The MOON ETF has $32 million in assets and charges a 0.65% net expense ratio.
Strategy
The Early-Stage Composite Innovation Score is based on a company’s Allocation to Innovation Score and Innovation Sentiment Score. The Allocation to Innovation Score is a ranking based on a company’s allocation to research and development (“R&D”) expenses relative to revenues compared to other companies in the same industry. The Innovation Sentiment Score is calculated from a review of a company’s regulatory filings in the past year for the use of ‘words related to innovation’.
Seriously Flawed Methodology
Taking a step back and thinking about the Moonshot index’s strategy, I worry that the methodology is seriously flawed. The Allocation to Innovation Score is biased towards early stage companies with low revenues compared to R&D expenses. Moreover, it is only concerned about the amount of R&D spending relative to revenues and not the effectiveness of that R&D spending. Finally, it assumes that a high R&D expenses / revenues ratio will lead to stock outperformance.
Next, the Innovation Sentiment Score is laughably simplistic. The index literally counts the number of times certain keywords appear in a company’s filings and compares it to peers (Figure 1).
To game this algorithm, a company simply needs to pepper its regulatory filings with keywords and jargon suggesting it is an innovative company. An illustrative list of keywords is shown in Figure 2. Notice these keywords do not convey any real insight on the company’s innovations. I also aspire to inspire readers by disrupting how research articles are written using innovative and groundbreaking analysis and original imaginative ideas. That does not mean I will win a Pulitzer.
Portfolio Holdings
Figure 3 shows the MOON ETF’s top 10 holdings and index sector weights. The MOON ETF does have large weightings in innovation-related sectors like Information Technology (44.9% of portfolio) and Health Care (22.2%), particularly biotech.
Unfortunately, it is difficult to assess whether these are truly the most ‘innovative’ companies within the S&P 500 Index. For example, the ETF’s top holding is C3.ai (AI), a supposed ‘leader’ in ‘artificial intelligence’ (“AI”) technologies. However, Wall Street analysts are cautious on the company due to “skepticism on the true differentiation of the company’s platform, its traction with customers or its ability to hit its constantly evolving financial targets”.
For leadership in AI, most analysts commonly agree that the current leaders are Nvidia (NVDA), Microsoft (MSFT) and Alphabet (GOOGL), but none of these innovative companies qualify for the Moonshot Index because they generate too much revenue relative to their R&D expenses.
Returns
Figure 4 shows the historical returns of the MOON ETF. The MOON ETF was incepted in November 2020 and its performance has been poor since inception, as many of its constituents were decimated in the 2021-2022 bear market. The ETF has an average annual return of -24.7% since inception to May 31, 2023.

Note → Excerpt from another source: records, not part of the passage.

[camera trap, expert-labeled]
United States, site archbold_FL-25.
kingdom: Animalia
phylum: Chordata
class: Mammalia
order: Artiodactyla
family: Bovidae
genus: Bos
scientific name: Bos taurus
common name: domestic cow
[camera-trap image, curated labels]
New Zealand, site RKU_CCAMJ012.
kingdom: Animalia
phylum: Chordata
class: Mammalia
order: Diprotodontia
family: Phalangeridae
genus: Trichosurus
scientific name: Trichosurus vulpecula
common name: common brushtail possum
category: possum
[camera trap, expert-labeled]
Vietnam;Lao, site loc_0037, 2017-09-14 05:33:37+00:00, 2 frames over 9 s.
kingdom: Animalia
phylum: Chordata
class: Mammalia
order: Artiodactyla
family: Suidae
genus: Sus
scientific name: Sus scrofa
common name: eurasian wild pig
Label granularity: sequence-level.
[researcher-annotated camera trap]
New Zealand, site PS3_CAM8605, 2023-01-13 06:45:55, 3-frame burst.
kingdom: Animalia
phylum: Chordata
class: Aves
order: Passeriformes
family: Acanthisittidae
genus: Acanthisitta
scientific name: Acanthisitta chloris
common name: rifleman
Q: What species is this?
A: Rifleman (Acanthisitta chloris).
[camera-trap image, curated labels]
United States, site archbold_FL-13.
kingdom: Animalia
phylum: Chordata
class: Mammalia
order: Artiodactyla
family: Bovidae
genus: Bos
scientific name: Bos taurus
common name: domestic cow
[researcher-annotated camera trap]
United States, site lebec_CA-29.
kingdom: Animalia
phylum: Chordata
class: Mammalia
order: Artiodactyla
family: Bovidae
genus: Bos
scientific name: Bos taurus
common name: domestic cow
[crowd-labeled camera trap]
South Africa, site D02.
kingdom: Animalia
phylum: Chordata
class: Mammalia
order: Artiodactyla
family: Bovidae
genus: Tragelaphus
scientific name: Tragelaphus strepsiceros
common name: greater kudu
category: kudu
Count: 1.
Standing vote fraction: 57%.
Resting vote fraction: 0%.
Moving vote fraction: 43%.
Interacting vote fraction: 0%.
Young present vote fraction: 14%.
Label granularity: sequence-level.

Over the long-term, the MOON ETF’s underlying index has performed a little better. The S&P Kensho Moonshots Index has delivered 5Yr annualized returns of 1.7% to May 31, 2023 (Figure 5).
There was a notable rally from 2020 to early 2021 when the index almost quintupled, as investors chased profitless growth stocks. However, over the long run, the index appears to be a dud, with long-term returns far below broader ‘growth’ indices like the Nasdaq 100 Index, which has delivered far superior returns, as modeled by the Invesco QQQ Trust ETF (QQQ) (Figure 6).
Conclusion
The MOON ETF claims to provide investors with exposure to the most innovative companies in the S&P 500. However, innovation is an extremely difficult concept to ‘measure’. I believe the MOON ETF’s methodology of counting keywords and calculating R&D expenses to revenues does not adequately capture what is true ‘innovation’. The boom-bust nature of the underlying index suggest this is one ETF to be avoided.